> **Stated task**
Output every line of the data exactly as it appears.

Records from a spatial question set
— START —

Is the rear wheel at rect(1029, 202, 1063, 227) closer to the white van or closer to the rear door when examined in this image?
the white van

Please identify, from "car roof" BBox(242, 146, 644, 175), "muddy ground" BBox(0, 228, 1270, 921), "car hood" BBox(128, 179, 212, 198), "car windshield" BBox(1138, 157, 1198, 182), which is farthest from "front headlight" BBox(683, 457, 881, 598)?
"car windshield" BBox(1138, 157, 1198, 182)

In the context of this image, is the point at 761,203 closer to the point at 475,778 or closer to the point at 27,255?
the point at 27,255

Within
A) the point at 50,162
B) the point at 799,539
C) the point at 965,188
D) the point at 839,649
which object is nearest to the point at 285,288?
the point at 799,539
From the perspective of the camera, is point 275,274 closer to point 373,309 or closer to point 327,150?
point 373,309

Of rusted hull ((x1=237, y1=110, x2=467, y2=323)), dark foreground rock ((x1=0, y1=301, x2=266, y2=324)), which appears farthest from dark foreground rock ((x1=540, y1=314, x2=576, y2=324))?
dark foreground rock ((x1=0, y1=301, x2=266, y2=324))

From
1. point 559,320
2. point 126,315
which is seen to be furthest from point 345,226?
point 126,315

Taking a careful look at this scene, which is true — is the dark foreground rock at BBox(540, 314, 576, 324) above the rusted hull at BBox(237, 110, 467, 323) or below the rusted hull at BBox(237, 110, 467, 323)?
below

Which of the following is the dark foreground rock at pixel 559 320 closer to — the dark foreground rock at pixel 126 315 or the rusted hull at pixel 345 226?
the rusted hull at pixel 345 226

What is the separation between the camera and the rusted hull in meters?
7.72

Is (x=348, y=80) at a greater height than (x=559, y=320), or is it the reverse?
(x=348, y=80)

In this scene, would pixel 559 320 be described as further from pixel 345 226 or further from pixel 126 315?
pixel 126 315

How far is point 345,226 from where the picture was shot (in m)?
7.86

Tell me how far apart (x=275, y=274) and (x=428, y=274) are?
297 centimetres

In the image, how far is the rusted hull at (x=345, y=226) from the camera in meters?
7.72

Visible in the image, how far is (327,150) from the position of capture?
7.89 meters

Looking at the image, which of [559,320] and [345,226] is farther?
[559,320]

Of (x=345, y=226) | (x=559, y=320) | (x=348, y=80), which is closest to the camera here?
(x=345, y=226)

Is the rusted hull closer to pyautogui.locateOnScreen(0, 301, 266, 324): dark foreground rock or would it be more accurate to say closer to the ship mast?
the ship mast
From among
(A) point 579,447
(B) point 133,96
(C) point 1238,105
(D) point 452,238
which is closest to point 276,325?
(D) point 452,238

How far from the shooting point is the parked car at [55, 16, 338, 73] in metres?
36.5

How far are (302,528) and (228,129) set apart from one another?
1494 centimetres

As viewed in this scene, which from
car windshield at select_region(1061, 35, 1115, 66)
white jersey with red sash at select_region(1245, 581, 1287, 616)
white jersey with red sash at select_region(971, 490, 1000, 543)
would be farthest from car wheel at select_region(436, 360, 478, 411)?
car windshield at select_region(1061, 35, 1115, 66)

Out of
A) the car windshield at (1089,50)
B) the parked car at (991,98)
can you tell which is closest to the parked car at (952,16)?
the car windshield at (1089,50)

— END —

> **Answer to this problem**
Is the rear wheel at rect(1029, 202, 1063, 227) closer to the white van or closer to the rear door when examined in this image?
the white van

Please identify, from "car roof" BBox(242, 146, 644, 175), "muddy ground" BBox(0, 228, 1270, 921), "car hood" BBox(128, 179, 212, 198), "car windshield" BBox(1138, 157, 1198, 182), which is farthest from "front headlight" BBox(683, 457, 881, 598)?
"car windshield" BBox(1138, 157, 1198, 182)

In the context of this image, is the point at 761,203 closer to the point at 475,778 or closer to the point at 27,255?
the point at 27,255

Within
A) the point at 50,162
B) the point at 799,539
C) the point at 965,188
D) the point at 839,649
which object is nearest to the point at 285,288?
the point at 799,539
From the perspective of the camera, is point 275,274 closer to point 373,309 or closer to point 327,150?
point 373,309

Of rusted hull ((x1=237, y1=110, x2=467, y2=323)), dark foreground rock ((x1=0, y1=301, x2=266, y2=324)), which appears farthest from dark foreground rock ((x1=540, y1=314, x2=576, y2=324))?
dark foreground rock ((x1=0, y1=301, x2=266, y2=324))

From
1. point 559,320
2. point 126,315
which is seen to be furthest from point 345,226?
point 126,315

Taking a careful look at this scene, which is true — is the dark foreground rock at BBox(540, 314, 576, 324) above the rusted hull at BBox(237, 110, 467, 323) or below the rusted hull at BBox(237, 110, 467, 323)?
below

Which of the following is the dark foreground rock at pixel 559 320 closer to — the dark foreground rock at pixel 126 315 or the rusted hull at pixel 345 226?
the rusted hull at pixel 345 226

What is the separation between the camera and the rusted hull in meters?
7.72

Is (x=348, y=80) at a greater height than (x=559, y=320), or is it the reverse?
(x=348, y=80)

In this scene, would pixel 559 320 be described as further from pixel 345 226 or further from pixel 126 315?
pixel 126 315

How far is point 345,226 from where the picture was shot (in m)?
7.86

Tell me how far apart (x=275, y=274) and (x=428, y=274) are?
297 centimetres

In the image, how far is the rusted hull at (x=345, y=226) from the camera in meters?
7.72

Visible in the image, how far is (327,150) from the position of capture?
7.89 meters

Looking at the image, which of [559,320] and [345,226] is farther?
[559,320]

Of (x=345, y=226) | (x=559, y=320) | (x=348, y=80), which is closest to the camera here?
(x=345, y=226)

Is the rusted hull closer to pyautogui.locateOnScreen(0, 301, 266, 324): dark foreground rock or would it be more accurate to say closer to the ship mast?
the ship mast
From among
(A) point 579,447
(B) point 133,96
(C) point 1238,105
(D) point 452,238
which is closest to point 276,325?
(D) point 452,238

How far from the shooting point is the parked car at [55, 16, 338, 73] in metres?
36.5

How far are (302,528) and (228,129) set apart from one another?
1494 centimetres

As viewed in this scene, which from
car windshield at select_region(1061, 35, 1115, 66)
white jersey with red sash at select_region(1245, 581, 1287, 616)
white jersey with red sash at select_region(971, 490, 1000, 543)
would be farthest from car wheel at select_region(436, 360, 478, 411)?
car windshield at select_region(1061, 35, 1115, 66)

Out of
A) the car windshield at (1089,50)
B) the parked car at (991,98)
can you tell which is closest to the parked car at (952,16)?
the car windshield at (1089,50)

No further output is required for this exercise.